Mit dem Beitrag von Guglielmo Gabbiadini über die Antikenrezeption des jungen Wilhelm von Humboldt (243-256) wurde ein weiterer Vortrag aus dem ISECS-Nachwuchsworkshop in den Band aufgenommen. Friedrich Wilhelm Schembor (257-290) thematisiert den von Kaiser Franz I. vereitelten Plan des Erzherzogs Franz IV., Italien von Sardinien und Sizilien aus, durch die Lieferung von Waffen und Freiwilligen und mit finanzieller Hilfe aus England, in Revolution gegen die napoleonische Herrschaft zu bringen.
Hieran schließen sich drei Forschungsberichte an: Harald Heppner und Dorin Rus präsentieren die Planungen eines im Dezember 2011 begonnenen FWF-Projektes (Fonds zur Förderung der wissenschaftlichen Forschung) zum Verhältnis zwischen dem Wald und der habsburgischen Ressourcenpolitik in Transsylvanien. Wolfgang Schmale, Marion Romberg, Josef Köstlbauer und Martin Gasteiner berichten von einem ebenfalls vom FWF geförderten Projekt, einer Diskurs- und kunsthistorischen Analyse von Allegorien der vier Kontinente im Süden des Heiligen Römischen Reiches, während Thomas Wallnig einen Einblick in die Ergebnisse der ersten FWF-Förderphase des Projektes "Monastische Aufklärung und die benediktinische Gelehrtenrepublik. Die Korrespondenz der Brüder Pez" gewährt.

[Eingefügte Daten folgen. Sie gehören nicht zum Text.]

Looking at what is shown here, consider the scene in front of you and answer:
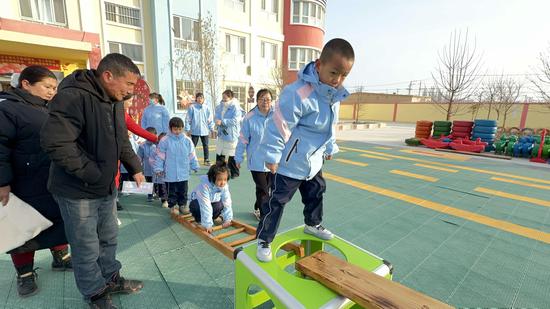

Abgeschlossen wird der Band durch einen ausführlichen Literaturbericht Wolfgang Schmales zur Geistes- und Kulturgeschichte des 18. Jahrhunderts sowie von elf Rezensionen neu erschienener Werke.
Alles in allem wurde ein vielseitiger, interessanter Zeitschriftenband vorgelegt, der dem Ereignis ISECS-Weltkongress Rechnung trägt und der internationalen Ausrichtung der Erforschung des 18. Jahrhunderts gerecht wird.